Sächsische, schwäbische Mundart oder Mecklenburger Platt ist für den oberfränkischen Solokünstler kein Problem. Die Parodie auf "das Lied der Loreley" war ergötzend. Dann das Akkordeon und die Gitarre in die Hände genommen und Songs, "die den Tod im Röcheln und das Singen der Englein vereinen". Später die Erinnerung an die Brüderlichkeit und das Teilen: "Aber keiner fängt an."

Burdinski animierte, führte augenzwinkernd hin zu verborgenen Erkenntnissen, zum Beispiel "in der Liebe braucht es ... viel Geduld", was das Publikum akustisch nachvollzog. Wunderschön auch die Hommage an das Älterwerden mit dem Rat an junge Frauen "Nehmen’s nen Alten".

Die deutsche Gründlichkeit wurde ebenso intensiv beleuchtet, vorzüglich interpretiert das Rollenspiel der Geschlechter, das im Lied "Ich hab zu viel Angst vor meiner Frau" gipfelte. Und das Spiel mit der Uhr, das Chronometer an der Hand Burdinskis pendelnd, ließ die Geschwindigkeit des Lebens ticken: "Bleibt sie stehen, hast du ewig Zeit." Im Gedächtnis bleibt auch die Abhandlung über die Komödie "Der Hauptmann von Köpenick", die der damals bestbezahlte Varieté-Künstler Deutschlands noch am Tag des Ereignisses glossierte.

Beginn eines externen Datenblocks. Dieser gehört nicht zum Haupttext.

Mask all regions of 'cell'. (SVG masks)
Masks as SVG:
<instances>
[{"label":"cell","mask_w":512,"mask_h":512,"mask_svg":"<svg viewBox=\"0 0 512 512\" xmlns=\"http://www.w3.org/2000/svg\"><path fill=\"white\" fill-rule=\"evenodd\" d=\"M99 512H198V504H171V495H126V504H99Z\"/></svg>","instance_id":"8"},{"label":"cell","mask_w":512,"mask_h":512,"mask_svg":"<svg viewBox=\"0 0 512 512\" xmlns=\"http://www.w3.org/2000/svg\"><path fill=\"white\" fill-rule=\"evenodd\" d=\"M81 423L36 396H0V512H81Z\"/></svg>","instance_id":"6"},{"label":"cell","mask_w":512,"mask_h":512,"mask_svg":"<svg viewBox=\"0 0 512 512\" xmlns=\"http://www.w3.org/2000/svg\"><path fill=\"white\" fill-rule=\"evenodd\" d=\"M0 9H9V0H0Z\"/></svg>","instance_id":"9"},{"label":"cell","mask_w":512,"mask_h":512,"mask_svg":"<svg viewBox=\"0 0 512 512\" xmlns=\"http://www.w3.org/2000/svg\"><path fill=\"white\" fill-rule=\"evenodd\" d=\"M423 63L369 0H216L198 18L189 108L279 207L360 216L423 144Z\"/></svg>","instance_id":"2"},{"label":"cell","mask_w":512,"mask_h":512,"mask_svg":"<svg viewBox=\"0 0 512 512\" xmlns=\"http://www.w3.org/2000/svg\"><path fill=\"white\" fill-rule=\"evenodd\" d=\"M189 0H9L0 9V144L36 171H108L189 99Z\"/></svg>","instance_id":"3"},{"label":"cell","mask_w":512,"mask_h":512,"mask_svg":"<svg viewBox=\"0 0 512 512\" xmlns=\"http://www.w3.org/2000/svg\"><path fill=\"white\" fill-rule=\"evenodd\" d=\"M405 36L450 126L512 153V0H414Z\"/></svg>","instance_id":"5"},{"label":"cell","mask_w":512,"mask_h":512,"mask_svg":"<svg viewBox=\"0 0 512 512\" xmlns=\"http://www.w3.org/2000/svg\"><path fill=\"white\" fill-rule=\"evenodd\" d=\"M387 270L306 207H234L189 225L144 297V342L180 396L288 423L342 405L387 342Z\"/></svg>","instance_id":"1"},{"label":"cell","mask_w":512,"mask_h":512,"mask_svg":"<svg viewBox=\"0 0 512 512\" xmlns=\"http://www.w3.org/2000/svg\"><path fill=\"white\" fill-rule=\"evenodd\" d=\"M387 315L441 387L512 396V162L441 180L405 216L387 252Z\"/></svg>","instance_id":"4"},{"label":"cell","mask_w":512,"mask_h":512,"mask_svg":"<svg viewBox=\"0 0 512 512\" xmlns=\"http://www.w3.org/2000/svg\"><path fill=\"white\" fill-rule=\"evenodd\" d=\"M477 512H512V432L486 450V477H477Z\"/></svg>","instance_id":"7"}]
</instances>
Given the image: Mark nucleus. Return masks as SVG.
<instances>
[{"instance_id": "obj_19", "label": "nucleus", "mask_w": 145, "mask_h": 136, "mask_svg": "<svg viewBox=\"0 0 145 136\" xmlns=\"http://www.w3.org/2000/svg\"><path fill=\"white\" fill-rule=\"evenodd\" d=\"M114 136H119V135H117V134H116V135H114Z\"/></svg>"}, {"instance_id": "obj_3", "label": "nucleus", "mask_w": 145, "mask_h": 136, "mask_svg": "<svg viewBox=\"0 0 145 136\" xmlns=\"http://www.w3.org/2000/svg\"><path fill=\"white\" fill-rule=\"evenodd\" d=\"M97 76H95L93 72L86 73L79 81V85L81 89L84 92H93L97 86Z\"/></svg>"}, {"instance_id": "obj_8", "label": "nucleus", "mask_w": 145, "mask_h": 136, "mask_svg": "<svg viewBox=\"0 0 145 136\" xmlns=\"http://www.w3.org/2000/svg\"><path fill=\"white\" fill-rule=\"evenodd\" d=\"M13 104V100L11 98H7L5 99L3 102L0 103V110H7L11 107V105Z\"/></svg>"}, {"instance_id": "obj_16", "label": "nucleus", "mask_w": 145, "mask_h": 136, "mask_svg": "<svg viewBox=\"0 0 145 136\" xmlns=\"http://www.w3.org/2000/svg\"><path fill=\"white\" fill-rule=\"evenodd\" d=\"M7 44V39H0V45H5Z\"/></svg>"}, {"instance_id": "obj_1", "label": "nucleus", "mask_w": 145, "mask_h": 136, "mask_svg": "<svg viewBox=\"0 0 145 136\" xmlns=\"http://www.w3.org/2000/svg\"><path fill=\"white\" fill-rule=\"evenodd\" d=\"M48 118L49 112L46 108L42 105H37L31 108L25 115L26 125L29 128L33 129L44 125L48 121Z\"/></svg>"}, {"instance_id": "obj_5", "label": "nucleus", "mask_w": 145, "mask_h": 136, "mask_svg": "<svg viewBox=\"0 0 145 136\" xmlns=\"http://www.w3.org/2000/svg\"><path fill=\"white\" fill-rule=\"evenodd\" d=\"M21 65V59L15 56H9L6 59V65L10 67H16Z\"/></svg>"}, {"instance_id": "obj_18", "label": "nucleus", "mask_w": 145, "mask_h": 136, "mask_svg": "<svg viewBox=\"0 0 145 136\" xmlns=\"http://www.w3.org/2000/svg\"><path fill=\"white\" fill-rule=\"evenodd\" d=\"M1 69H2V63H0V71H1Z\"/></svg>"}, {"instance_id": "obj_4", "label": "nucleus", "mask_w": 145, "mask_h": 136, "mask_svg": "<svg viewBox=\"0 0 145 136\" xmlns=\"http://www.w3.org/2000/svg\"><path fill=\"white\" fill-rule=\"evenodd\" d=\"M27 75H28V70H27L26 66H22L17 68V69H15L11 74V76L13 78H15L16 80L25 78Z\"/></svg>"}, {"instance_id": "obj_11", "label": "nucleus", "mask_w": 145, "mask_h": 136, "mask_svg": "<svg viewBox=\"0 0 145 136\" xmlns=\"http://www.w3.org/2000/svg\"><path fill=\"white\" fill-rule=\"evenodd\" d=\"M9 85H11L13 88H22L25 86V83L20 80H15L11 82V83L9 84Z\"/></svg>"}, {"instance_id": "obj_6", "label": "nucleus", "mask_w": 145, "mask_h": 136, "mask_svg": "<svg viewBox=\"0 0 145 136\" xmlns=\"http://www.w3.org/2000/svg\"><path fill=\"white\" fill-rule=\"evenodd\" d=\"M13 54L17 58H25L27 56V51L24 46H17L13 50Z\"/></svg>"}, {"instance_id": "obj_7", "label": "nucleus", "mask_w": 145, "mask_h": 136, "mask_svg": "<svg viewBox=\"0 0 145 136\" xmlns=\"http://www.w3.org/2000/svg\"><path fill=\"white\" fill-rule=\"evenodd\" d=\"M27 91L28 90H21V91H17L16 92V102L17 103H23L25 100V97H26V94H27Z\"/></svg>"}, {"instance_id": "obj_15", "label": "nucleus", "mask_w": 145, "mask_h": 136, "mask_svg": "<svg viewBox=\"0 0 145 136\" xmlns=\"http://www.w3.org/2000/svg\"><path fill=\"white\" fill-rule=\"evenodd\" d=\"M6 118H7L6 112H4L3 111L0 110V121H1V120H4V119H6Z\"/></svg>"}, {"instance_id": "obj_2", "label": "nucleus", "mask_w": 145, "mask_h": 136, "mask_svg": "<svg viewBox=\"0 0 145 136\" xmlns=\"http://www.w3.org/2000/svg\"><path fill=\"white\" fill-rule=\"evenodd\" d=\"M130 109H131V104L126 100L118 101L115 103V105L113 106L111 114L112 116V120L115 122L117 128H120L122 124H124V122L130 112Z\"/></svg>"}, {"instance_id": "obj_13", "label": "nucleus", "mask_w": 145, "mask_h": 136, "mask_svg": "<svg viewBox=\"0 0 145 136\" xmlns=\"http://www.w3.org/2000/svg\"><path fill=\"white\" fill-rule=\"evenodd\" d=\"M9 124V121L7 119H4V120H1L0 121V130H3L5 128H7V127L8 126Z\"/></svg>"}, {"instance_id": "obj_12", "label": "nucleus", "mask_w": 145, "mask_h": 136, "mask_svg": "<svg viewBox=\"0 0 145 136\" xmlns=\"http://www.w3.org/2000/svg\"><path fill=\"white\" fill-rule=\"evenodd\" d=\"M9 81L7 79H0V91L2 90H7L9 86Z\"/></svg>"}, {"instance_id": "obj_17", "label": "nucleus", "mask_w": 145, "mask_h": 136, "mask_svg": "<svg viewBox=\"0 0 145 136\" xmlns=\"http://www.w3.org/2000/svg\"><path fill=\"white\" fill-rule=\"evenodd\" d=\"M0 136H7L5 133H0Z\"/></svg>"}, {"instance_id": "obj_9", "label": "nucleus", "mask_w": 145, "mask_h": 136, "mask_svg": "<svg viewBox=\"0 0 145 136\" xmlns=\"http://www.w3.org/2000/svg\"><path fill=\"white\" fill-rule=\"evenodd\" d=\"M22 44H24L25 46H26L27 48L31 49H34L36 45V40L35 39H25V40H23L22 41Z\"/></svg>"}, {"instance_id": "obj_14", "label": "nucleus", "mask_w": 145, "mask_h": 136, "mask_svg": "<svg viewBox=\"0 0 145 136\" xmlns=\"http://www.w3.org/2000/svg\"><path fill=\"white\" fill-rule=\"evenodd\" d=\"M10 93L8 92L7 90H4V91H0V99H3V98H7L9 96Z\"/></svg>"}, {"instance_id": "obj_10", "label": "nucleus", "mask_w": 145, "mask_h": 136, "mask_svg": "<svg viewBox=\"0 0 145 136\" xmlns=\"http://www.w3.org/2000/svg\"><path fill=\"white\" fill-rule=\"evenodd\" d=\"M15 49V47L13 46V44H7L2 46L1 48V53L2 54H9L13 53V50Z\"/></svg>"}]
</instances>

Es ist sicher nicht einfach, einen Otto-Reutter-Abend zu inszenieren, Jan Burdinski schaffte das problemlos. Weil er die Gabe besitzt, sich vorbehaltlos in das andere Ich hineinzuversetzen und den Zeitgeist widerzuspiegeln. Ehrlicher Beifall zum Schluss. Der Schauspieler im Fazit: "Wir brauchen etwas Humor und Freude, ein bisschen Gemeinschaft gerade in Corona-Zeiten. Ich würde gern wiederkommen."